元国家安全保障補佐官の重鎮ブレント・スコウクロフトをはじめ、ブレジンスキー、カールッチ、オバマ大統領のアドバイザーだったジェームズ・ジョーンズがそろってヘーゲル支持を堂々と打ち上げた。さらには中東各国大使を歴任したライアン・クロッカーをはじめとする元大使たち、元CENTCOM将軍たちからも支持が厚くベトナム戦争経験者ゆえに軍 部の信頼も獲得している。また著名なジャーナリストたちもこぞってヘーゲルを支持している。まるで大統領候補のような華やかで熱い支持はヘーゲルの人望の厚さを語っている。
ヘーゲルは1996年にネブラスカ州の上院議員に当選して以来、2008年まで議員を務めた。実は、ケリー、バイデン、オバマの4人は3年間と短い期間だが任期が重なっており、2005年から2008年までは上院の外交委員会で一緒だった。外交委員会にはさらに小委員会があって担当が分かれている。2005年から2006年の間は、東アジア・太平洋小委員会ではヘーゲル、バイデン、ケリーは一緒だった。同時にヨーロッパ小委員会でヘーゲルとバイデンは一緒だった。更に世界経済貿易などの小委員会ではケリー、ヘーゲル、オバマが一緒だったし中東小委員会ではヘーゲルとオバマは一緒だった。

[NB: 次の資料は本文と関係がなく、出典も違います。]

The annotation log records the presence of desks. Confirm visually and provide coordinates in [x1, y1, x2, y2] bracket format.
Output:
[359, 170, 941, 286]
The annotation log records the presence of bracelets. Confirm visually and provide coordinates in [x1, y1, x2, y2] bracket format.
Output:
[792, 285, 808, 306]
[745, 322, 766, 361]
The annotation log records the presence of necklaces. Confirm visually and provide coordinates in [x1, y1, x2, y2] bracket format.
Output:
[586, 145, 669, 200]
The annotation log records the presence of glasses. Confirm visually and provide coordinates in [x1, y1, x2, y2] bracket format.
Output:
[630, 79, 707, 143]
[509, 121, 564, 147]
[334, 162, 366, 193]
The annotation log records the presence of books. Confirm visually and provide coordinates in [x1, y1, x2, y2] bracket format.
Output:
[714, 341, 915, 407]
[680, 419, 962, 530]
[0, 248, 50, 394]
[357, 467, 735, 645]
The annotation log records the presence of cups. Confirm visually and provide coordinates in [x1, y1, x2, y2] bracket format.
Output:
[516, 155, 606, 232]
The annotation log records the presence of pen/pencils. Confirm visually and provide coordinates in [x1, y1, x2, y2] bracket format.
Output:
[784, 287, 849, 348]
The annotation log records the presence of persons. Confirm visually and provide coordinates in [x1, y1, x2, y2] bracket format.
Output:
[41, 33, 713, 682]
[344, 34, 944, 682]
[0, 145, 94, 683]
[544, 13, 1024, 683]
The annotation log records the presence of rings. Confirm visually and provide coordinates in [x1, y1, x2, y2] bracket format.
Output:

2007年から2008年までは4人はやはり外交政策委員会に属していて、ヘーゲル、ケリー、オバマは東アジア太平洋小委員会に属していた。経済貿易などの小委員会でもヘーゲル、ケリー、オバマは一緒だった。つまり第2期目に重視される東アジア・太平洋地域の外交政策に4人が精通し、経済政策にはケリー、オバマ、ヘーゲルが豊富な知識を共有しているのである。この外交政策委員会同期で固めた政権によってオバマの2期目の外交政策は運営される。気心が知れている4人がまさに1枚岩となって外交政策が進められるならば、手強い外交が太平洋で展開される可能性は大きい。外交「四人組」の誕生によりオバマが2期目の外交政策にかける意気込みの強さが表れた閣僚人事である。